(Spatial reasoning dataset excerpts)
------------------------------------------------------------

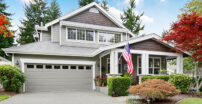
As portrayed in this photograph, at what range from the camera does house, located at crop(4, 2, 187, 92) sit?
1023 cm

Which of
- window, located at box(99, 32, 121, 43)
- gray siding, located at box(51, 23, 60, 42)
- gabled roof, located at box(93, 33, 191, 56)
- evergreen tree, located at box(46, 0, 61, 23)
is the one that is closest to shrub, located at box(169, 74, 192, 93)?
gabled roof, located at box(93, 33, 191, 56)

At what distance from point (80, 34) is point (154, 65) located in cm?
752

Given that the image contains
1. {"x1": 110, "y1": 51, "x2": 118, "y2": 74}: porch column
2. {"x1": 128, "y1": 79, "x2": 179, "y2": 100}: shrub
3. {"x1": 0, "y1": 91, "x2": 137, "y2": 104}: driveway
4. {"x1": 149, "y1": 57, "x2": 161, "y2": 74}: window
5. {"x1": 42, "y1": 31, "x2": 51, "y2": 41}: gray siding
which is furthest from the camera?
{"x1": 42, "y1": 31, "x2": 51, "y2": 41}: gray siding

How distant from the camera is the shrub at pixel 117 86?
28.6 ft

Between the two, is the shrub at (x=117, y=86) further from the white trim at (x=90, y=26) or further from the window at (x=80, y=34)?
the white trim at (x=90, y=26)

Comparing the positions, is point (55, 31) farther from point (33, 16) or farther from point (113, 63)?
point (33, 16)

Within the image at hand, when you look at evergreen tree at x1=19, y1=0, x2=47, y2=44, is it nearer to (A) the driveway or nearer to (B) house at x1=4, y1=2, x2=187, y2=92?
(B) house at x1=4, y1=2, x2=187, y2=92

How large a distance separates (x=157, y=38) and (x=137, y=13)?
17.5 meters

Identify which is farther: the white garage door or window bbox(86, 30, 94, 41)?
window bbox(86, 30, 94, 41)

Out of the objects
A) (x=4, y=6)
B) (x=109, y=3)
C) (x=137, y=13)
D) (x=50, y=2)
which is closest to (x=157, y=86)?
(x=137, y=13)

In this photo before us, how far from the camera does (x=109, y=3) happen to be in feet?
95.2

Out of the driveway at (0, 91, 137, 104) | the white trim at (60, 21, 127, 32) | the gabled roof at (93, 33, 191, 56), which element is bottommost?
the driveway at (0, 91, 137, 104)

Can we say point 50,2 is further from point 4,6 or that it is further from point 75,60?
point 75,60

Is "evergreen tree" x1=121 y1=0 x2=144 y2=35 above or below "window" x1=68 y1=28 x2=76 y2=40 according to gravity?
above
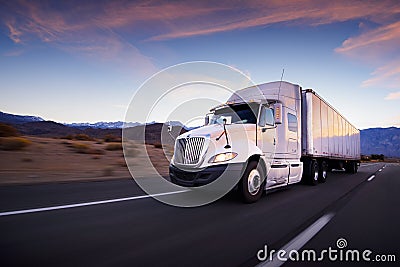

------------------------------------------------------------

> **The problem**
Write out every row above word for word, leaving out the pictures.

> **Task answer**
As portrayed in this photograph, at what range from the camera does house, located at crop(4, 2, 187, 92) sit?
1023 cm

Which of
- window, located at box(99, 32, 121, 43)
- gray siding, located at box(51, 23, 60, 42)
- gabled roof, located at box(93, 33, 191, 56)
- evergreen tree, located at box(46, 0, 61, 23)
is the one that is closest to shrub, located at box(169, 74, 192, 93)?
gabled roof, located at box(93, 33, 191, 56)

At what distance from point (80, 34) is point (154, 65) located in cm?
752

Given that the image contains
1. {"x1": 110, "y1": 51, "x2": 118, "y2": 74}: porch column
2. {"x1": 128, "y1": 79, "x2": 179, "y2": 100}: shrub
3. {"x1": 0, "y1": 91, "x2": 137, "y2": 104}: driveway
4. {"x1": 149, "y1": 57, "x2": 161, "y2": 74}: window
5. {"x1": 42, "y1": 31, "x2": 51, "y2": 41}: gray siding
which is furthest from the camera?
{"x1": 42, "y1": 31, "x2": 51, "y2": 41}: gray siding

How distant from the camera is the shrub at pixel 117 86?
28.6 ft

Between the two, is the shrub at (x=117, y=86) further from the white trim at (x=90, y=26) or further from the window at (x=80, y=34)?
the white trim at (x=90, y=26)

Comparing the positions, is point (55, 31) farther from point (33, 16) or farther from point (113, 63)?
point (33, 16)

Within the image at hand, when you look at evergreen tree at x1=19, y1=0, x2=47, y2=44, is it nearer to (A) the driveway or nearer to (B) house at x1=4, y1=2, x2=187, y2=92?
(B) house at x1=4, y1=2, x2=187, y2=92

How large a distance separates (x=157, y=38) and (x=137, y=13)?
17.5 meters

Identify which is farther: the white garage door or window bbox(86, 30, 94, 41)?
window bbox(86, 30, 94, 41)

Out of the objects
A) (x=4, y=6)
B) (x=109, y=3)
C) (x=137, y=13)
D) (x=50, y=2)
which is closest to (x=157, y=86)?
(x=137, y=13)

In this photo before us, how far from the camera does (x=109, y=3) happen to be in feet?
95.2

Out of the driveway at (0, 91, 137, 104) | the white trim at (60, 21, 127, 32) | the gabled roof at (93, 33, 191, 56), which element is bottommost?
the driveway at (0, 91, 137, 104)

Can we say point 50,2 is further from point 4,6 or that it is further from point 75,60?
point 75,60

Is "evergreen tree" x1=121 y1=0 x2=144 y2=35 above or below "window" x1=68 y1=28 x2=76 y2=40 according to gravity?
above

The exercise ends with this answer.